Autism is defined by a set of stereotypic and repetitious behavioural patterns in combination with social and communication deficits. There is emerging evidence supporting the hypothesis that autism may result from a combination of genetic susceptibility and exposure to environmental toxins at critical moments in development. Mercury (Hg) is recognized as a ubiquitous environmental neurotoxin and there is mounting evidence linking it to neurodevelopmental disorders, including autism. This evidence has focused on looking for biomarkers of Hg damage, measurements of Hg exposure, epidemiological data and animal studies. Despite this work there is little to support any underlying mechanisms that may link Hg exposure and the development of autism. Pink disease is a rare idiosyncratic hypersensitivity to mercury and it is considered that people who suffered pink disease as a child represent a small sub-set of the population who are inherently sensitive to Hg.
Objectives:
This study aims to examine the link between mercury sensitivity and the development of autism. This will be achieved by examining the mechanisms of Hg sensitivity between cells derived from autism and pink disease participants. This sensitivity is hypothesised to be the result of dysfunctions in glutathione metabolism and redox function.

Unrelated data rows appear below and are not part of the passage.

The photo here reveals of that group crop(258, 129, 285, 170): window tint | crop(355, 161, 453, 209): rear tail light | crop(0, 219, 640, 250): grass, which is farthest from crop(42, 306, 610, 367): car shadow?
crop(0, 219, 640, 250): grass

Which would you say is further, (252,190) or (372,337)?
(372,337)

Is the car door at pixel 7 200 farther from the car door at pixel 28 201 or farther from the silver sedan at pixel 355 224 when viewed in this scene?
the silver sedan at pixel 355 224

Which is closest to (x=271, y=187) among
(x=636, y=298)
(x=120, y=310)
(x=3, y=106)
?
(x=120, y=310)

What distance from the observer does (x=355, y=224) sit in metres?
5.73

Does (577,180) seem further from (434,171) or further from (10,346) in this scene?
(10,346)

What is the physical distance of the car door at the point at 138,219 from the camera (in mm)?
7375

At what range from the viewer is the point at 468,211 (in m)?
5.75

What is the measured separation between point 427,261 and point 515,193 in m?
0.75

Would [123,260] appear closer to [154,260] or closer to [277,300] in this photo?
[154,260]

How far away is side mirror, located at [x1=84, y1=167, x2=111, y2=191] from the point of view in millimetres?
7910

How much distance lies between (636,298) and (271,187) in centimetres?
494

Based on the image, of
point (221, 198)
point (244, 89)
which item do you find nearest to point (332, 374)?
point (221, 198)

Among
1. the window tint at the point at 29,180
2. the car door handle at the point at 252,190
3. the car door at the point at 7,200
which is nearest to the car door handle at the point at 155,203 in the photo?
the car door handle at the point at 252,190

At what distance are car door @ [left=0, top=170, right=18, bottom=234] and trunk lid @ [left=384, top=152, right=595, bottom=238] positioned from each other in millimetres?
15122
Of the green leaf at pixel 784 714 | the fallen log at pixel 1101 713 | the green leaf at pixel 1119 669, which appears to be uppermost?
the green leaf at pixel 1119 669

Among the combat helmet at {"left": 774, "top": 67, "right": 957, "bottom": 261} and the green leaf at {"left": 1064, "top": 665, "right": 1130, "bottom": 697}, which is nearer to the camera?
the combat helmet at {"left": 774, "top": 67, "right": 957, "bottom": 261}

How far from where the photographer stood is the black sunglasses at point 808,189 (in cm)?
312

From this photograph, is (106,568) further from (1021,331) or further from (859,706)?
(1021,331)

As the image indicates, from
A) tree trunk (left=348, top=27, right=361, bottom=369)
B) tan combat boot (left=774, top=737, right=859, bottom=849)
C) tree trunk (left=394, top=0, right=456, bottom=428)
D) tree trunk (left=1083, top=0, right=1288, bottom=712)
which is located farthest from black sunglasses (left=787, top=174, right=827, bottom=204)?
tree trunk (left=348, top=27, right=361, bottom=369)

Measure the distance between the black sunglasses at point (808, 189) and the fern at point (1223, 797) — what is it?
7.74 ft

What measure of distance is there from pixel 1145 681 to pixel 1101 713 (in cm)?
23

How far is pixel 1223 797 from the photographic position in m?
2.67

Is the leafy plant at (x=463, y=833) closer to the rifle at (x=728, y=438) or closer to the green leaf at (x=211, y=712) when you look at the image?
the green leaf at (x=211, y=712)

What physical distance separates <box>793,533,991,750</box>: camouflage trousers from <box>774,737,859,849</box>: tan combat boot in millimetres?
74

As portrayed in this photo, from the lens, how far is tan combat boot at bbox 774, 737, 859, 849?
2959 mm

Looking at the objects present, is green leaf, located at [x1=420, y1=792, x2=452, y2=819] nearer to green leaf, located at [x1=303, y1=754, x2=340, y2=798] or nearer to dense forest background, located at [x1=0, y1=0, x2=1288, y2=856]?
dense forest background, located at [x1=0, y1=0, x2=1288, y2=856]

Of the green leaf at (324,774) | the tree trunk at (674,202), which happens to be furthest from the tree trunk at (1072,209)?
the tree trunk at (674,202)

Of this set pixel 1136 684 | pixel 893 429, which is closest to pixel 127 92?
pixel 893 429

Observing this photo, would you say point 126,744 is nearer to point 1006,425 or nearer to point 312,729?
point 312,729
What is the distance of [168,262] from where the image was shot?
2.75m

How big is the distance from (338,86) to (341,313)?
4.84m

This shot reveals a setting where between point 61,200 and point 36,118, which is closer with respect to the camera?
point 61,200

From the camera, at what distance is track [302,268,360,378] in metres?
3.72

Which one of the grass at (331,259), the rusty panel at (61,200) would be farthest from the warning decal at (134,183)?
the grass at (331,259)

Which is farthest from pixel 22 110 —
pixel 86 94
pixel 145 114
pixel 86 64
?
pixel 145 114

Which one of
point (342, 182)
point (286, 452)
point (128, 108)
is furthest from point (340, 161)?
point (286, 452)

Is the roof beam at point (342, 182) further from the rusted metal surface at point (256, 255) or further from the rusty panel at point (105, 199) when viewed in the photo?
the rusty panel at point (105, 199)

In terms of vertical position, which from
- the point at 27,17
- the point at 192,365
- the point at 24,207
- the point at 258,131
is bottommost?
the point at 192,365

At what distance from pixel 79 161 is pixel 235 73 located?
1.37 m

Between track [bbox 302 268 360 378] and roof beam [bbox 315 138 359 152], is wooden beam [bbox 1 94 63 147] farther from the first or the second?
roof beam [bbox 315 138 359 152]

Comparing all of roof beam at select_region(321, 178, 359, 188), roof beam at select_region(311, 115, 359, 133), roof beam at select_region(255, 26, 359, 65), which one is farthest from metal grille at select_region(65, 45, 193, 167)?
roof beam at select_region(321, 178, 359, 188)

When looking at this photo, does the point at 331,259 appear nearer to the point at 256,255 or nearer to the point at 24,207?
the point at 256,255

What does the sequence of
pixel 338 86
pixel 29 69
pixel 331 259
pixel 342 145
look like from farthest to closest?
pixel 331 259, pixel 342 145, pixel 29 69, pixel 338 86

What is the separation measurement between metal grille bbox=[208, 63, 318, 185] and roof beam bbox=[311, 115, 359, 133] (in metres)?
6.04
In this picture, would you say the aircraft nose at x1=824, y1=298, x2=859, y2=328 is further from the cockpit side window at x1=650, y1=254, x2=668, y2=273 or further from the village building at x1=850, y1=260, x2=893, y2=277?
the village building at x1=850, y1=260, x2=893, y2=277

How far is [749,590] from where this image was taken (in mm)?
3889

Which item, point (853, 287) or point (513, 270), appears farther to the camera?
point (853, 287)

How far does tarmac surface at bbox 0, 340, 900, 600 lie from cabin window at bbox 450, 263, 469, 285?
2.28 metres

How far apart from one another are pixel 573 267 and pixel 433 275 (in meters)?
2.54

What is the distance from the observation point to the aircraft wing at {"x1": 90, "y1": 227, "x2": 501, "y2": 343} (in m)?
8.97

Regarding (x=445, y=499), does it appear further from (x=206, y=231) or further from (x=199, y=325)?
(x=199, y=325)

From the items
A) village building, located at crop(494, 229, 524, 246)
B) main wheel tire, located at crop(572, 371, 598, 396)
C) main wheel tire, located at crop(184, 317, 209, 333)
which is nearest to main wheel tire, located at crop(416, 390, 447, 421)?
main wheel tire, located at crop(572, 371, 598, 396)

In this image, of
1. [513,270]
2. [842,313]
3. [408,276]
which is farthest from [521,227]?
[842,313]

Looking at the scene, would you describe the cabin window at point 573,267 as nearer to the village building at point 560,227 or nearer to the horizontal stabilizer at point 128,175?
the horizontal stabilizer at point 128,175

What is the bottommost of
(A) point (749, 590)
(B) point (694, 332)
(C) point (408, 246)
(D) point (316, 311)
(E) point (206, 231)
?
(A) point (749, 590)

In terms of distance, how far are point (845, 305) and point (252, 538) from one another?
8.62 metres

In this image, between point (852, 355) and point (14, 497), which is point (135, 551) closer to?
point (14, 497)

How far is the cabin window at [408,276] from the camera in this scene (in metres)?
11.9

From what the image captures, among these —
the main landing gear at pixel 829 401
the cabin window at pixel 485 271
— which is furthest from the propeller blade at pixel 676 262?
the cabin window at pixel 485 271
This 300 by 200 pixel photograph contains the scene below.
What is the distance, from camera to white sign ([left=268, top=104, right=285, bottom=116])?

This hypothesis will be tested by examining the redox status and antioxidant capabilities between autistic and pink disease participants. The redox status and antioxidant potential will also be examined and compared between pink disease and autism participants upon being challenged with a low dose exposure to mercury (thimerosal and methyl-mercury). This is designed to examine whether or not the antioxidant status of either the pink disease or autism cell lines are affected by environmental insult and if this related to mercury sensitivity.
Methods:
Using immortalised cell lines (LCL) derived from autism and pink disease participants, the redox status (glutathione: oxidised glutathione ratio) was measured using High Performance Liquid Chromatography. The cells’ antioxidant potential was measured by using activity assays kits for the 3 of major antioxidant enzymes: GSH pexioxdase, superoxidase dimutase and catalase.
The redox status, antioxidant potential were also examined and compared upon being challenged with low dose exposures to thimerosal and methyl-mercury. This was designed to examine whether or not the antioxidant status of either pink disease or autism LCL was affected by environmental insult and if this related to mercury sensitivity.
Results:
This study is on-going and the full results will be reported at the conference.
Conclusions:
If our hypothesis is supported then it is expected that the redox status is negatively affected by the Hg exposure to a simular degree in both the pink disease cell lines and autistic cells, when compared to the healthy controls. It is also expected these antioxidant enzymes are under-performing in these two groups, thus reflecting their diminished ability to deal with this toxic insult.
These results may be due to an underlying genetic disposition which affects the ability of GSH to eliminate Hg from the cell, thus increasing the amount of damage it can induce.